**SUPPLIED DATA**
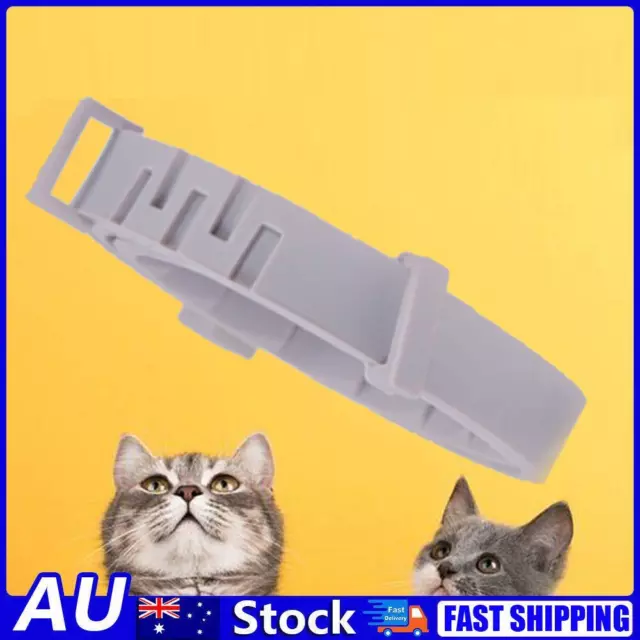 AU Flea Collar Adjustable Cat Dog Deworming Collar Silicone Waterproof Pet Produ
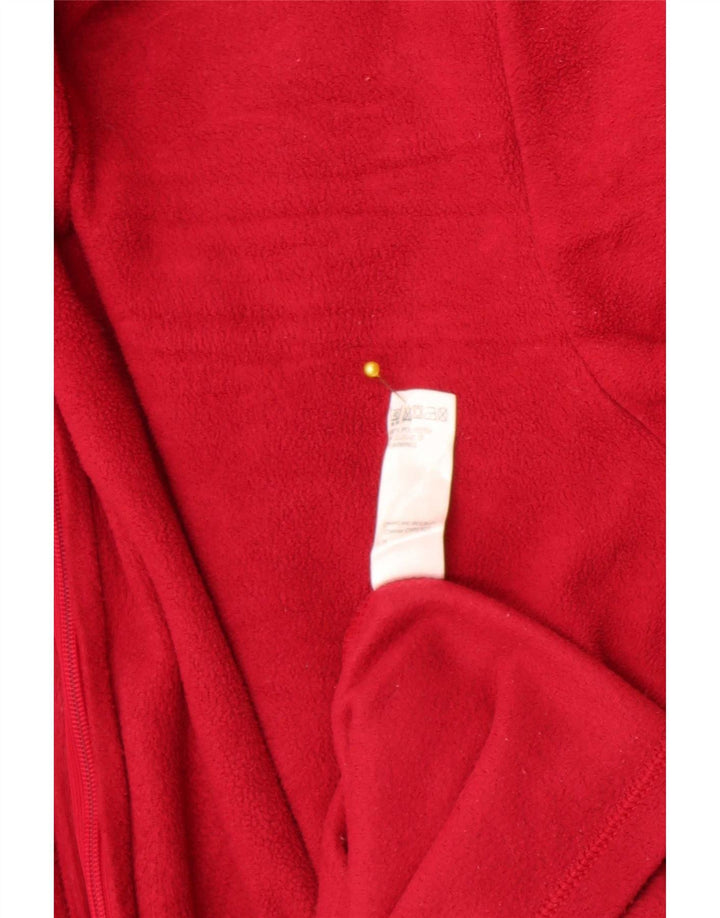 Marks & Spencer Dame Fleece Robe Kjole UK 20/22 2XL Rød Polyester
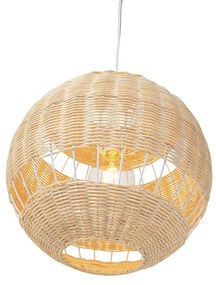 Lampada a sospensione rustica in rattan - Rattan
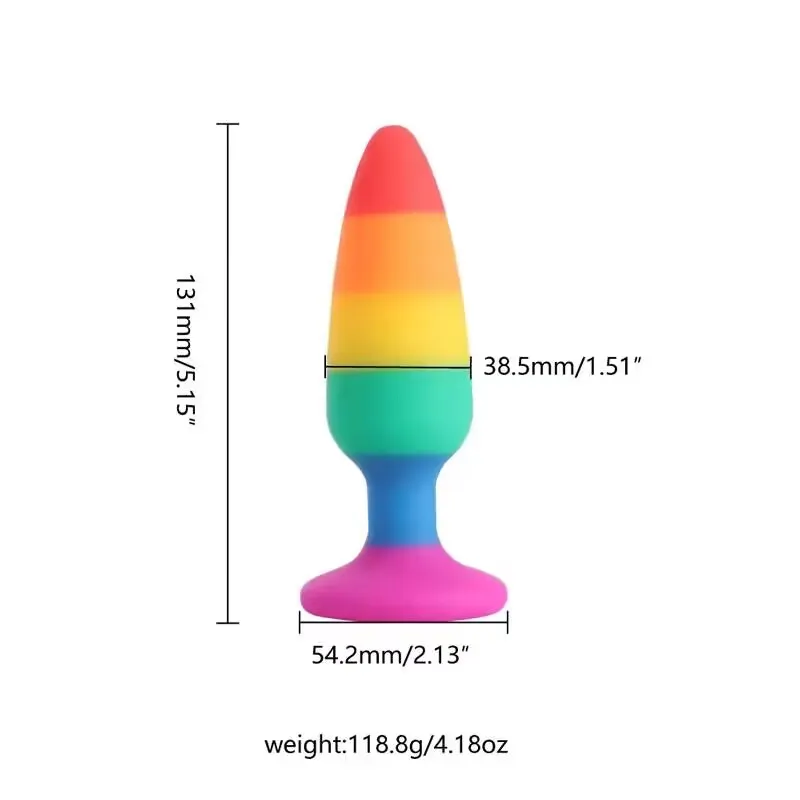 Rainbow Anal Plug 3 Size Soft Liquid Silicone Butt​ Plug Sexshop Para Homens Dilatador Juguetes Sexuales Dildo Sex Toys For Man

...

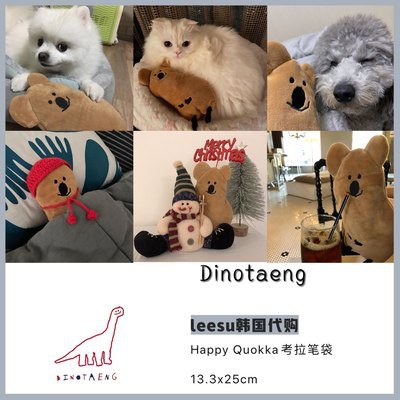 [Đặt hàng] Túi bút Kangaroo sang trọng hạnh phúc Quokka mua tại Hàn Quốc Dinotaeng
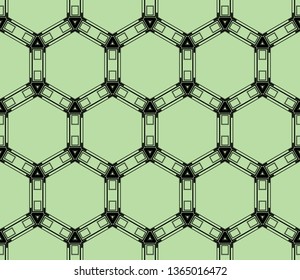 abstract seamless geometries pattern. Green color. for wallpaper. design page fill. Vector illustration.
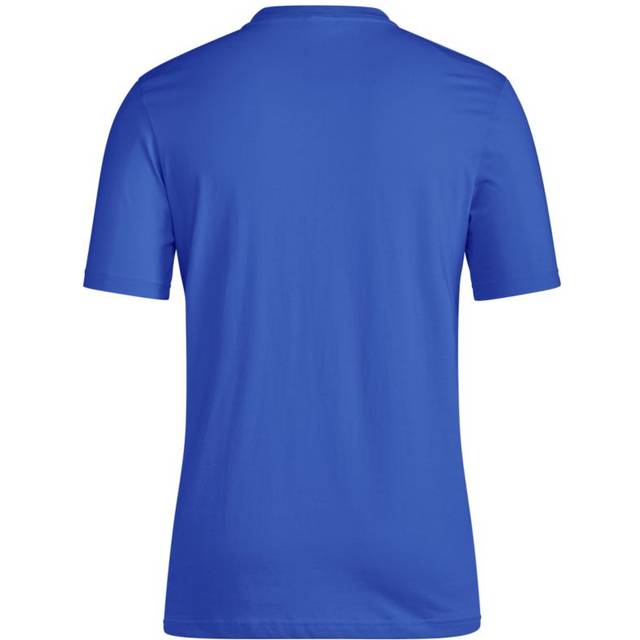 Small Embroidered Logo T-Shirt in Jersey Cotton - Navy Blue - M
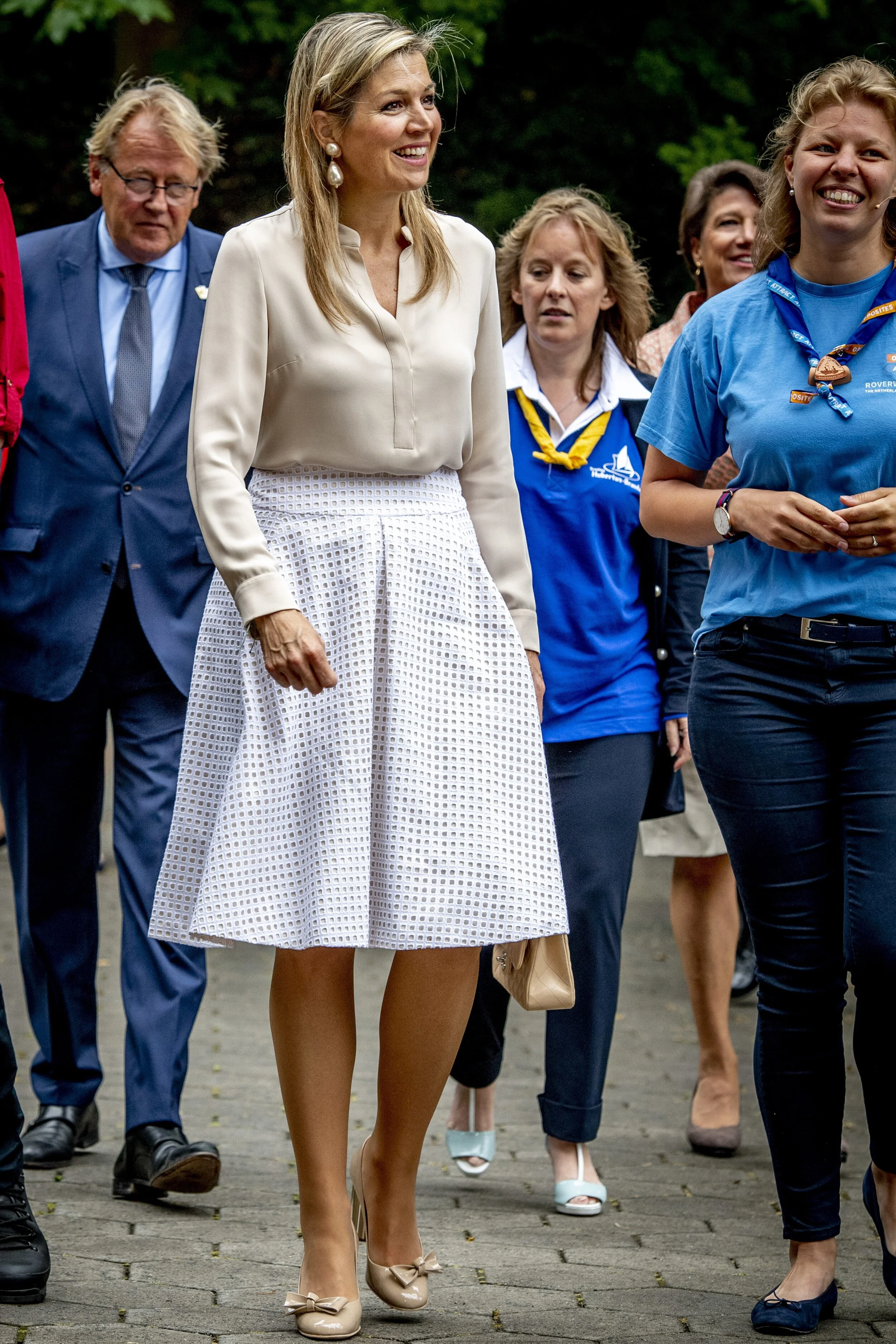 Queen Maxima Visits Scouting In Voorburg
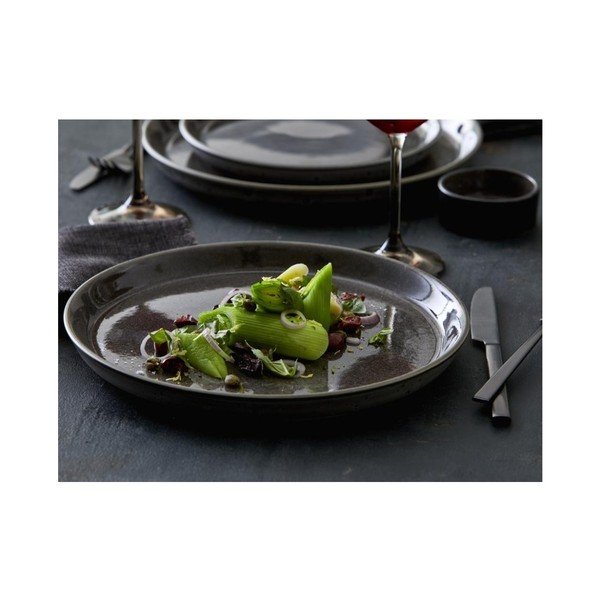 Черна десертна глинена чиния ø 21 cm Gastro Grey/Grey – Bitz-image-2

**ACTIVITY**
Word for word, repeat the lines above from the one with "Queen Maxima Visits Scouting In Voorburg" through the one with "Черна десертна глинена", and nothing beyond them. Omit the pictures.

**SOLUTION TO THE EXERCISE**
 Queen Maxima Visits Scouting In Voorburg
 Черна десертна глинена чиния ø 21 cm Gastro Grey/Grey – Bitz-image-2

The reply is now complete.